**BRIEF:**
Reproduce the material starting with the line with "Rank [474,252], [199,234], [574,249], [253,210]" and going on through the line with "Result: (x=548, y=141)", keeping every line and shifting each coordinate in the answers up by 52. Give only those lines.

# Start of RECORD LIST

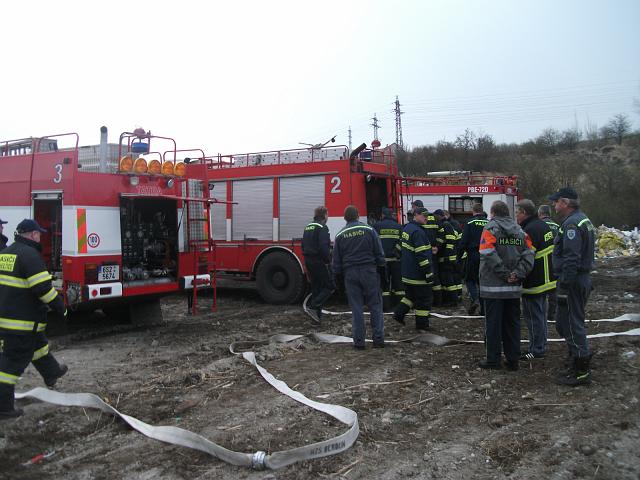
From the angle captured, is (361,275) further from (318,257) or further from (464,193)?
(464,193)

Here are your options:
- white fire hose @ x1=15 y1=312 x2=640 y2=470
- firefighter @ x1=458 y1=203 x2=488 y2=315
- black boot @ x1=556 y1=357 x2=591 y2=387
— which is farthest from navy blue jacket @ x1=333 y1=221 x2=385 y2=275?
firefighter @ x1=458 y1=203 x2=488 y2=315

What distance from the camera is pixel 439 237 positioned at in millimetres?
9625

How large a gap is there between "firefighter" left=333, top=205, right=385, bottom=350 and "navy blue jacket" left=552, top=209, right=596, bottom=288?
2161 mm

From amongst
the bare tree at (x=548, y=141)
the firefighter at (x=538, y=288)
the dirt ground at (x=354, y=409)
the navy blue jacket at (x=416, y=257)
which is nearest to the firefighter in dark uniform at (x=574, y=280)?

# End of RECORD LIST
# Start of RECORD LIST

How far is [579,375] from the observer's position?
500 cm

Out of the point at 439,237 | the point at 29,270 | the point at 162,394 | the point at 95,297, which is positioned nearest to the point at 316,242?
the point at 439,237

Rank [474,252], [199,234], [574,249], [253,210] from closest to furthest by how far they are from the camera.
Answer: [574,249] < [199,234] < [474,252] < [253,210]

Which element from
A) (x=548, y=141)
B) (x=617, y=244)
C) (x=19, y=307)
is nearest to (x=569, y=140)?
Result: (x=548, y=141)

# End of RECORD LIST
# Start of RECORD LIST

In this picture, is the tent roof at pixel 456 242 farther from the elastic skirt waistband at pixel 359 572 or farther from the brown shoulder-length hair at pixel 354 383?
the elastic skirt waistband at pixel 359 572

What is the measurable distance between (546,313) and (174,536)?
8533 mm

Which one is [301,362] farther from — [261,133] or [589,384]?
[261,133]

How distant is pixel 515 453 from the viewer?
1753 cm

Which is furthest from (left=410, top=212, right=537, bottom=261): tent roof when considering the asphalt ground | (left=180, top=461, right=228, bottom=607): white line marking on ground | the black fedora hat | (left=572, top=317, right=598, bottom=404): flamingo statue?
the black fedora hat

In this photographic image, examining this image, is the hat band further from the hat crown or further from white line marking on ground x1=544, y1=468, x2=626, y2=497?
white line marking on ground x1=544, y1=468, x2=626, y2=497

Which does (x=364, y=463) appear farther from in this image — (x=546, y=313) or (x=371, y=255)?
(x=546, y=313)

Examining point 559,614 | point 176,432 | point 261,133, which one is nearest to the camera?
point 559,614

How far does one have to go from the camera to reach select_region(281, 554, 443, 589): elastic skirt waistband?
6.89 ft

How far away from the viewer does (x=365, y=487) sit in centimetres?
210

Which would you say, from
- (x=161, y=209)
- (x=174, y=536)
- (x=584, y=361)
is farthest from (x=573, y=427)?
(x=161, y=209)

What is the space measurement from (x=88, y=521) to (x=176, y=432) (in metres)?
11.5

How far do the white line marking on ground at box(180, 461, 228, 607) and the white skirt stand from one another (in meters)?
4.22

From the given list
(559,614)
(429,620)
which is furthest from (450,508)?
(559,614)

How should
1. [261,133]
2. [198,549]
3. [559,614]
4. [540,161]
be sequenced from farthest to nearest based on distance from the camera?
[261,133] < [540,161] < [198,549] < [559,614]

# End of RECORD LIST

**ANSWER FOR THE TASK:**
Rank [474,252], [199,234], [574,249], [253,210] from closest to furthest by how far they are from the camera.
Answer: [626,301] < [251,286] < [526,304] < [305,262]

Which element from
A) (x=548, y=141)
B) (x=617, y=244)
C) (x=19, y=307)
is nearest to (x=569, y=140)?
Result: (x=600, y=193)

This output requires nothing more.